Kin Khao Pim Techamuanvivit Union Square Thai | Tasting Table San Francisco

Kin Khao is not your average Thai joint

"I won't eat at any Thai restaurants in San Francisco," says Bangkok-born Pim Techamuanvivit, proprietress of newcomer Kin Khao, a Thai restaurant on the edge of the Tenderloin.

"Those restaurants with the giant menus? They're not making food from scratch, they're making it from the freezer."

Every item on Kin Khao's menu of traditional Thai dishes–overseen by chef Michael Gaines, late of Manresa and Central Kitchen–is painstakingly made, beginning with the curry pastes and sauces underpinning the menu.

Even the sourcing–tracking down apple eggplants, importing Thai-made Sriraja Panich, the original Sriracha–is a headache.

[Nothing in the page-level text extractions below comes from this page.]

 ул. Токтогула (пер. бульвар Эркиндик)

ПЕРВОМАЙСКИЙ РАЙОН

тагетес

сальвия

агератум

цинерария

We're glad someone is taking such great pains, though–pains resulting in dishes such as kua kling ribs ($15), pork riblets that are fried and smothered in a turmeric curry paste and showered with filaments of Kaffir lime leaves. Who else would make us khao mun gai ($16), extraordinary rice cooked in chicken fat, accompanied by ginger-poached chicken and a cup of golden chicken consommé?

The Massaman nong lai ($26), a bone-in beef shank curry luxuriating in a rust-colored sauce with a float of vivid orange oil, takes two days to prepare. There are no fewer than 15 ingredients in the curry paste in Khun Yai's green curry with rabbit ($22), and the lush, silky, coconut milk-based sauce obscures a bunny trifecta: loin, saddle, meatballs.

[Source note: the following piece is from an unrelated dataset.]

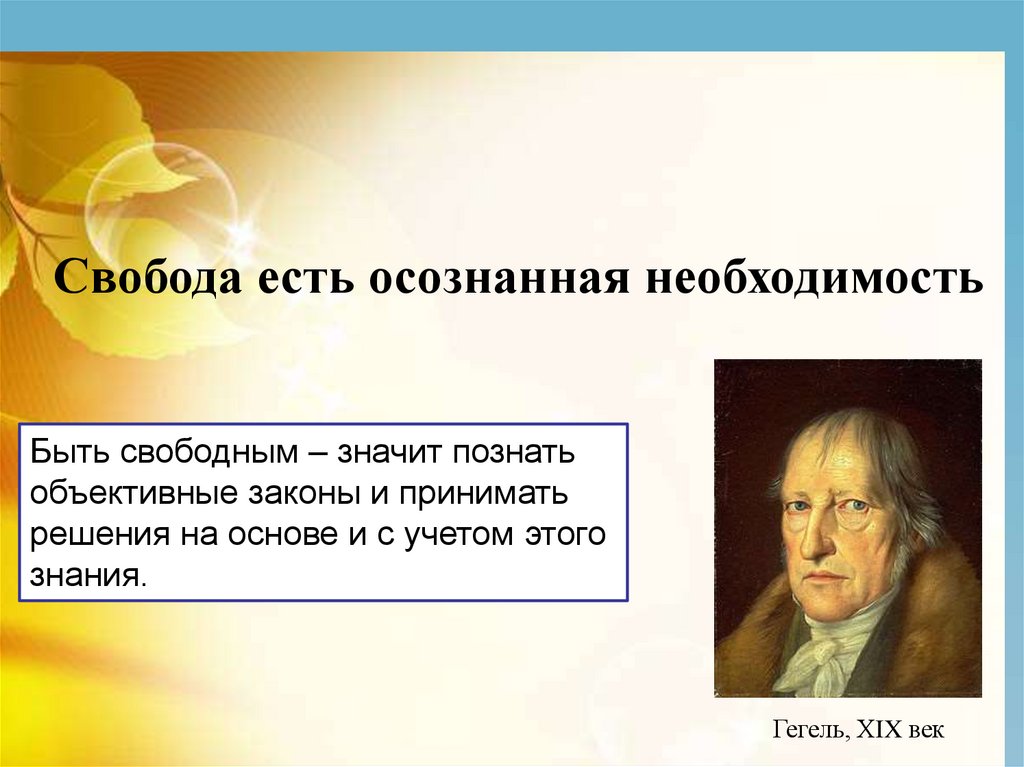 Свобода есть осознанная необходимость

Быть свободным – значит познать объективные законы и принимать решения на основе и с учетом этого знания.

Гегель, XIX век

Pim Techamuanvivit | The Hua Hin Beach cocktail

Techamuanvivit has also had the good sense to introduce a very of-the-moment cocktail program, created by the Bon Vivants. The improbably delicious Hua Hin Beach cocktail ($12) combines Pampero dark rum, stout, coconut cream, lime and salt, poured over a mountain of crushed ice.

"I'm making the food that I want to eat, the food I like to cook," says Techmuanvivit, nodding toward Gaines and the kitchen, "but I don't have to make it myself anymore."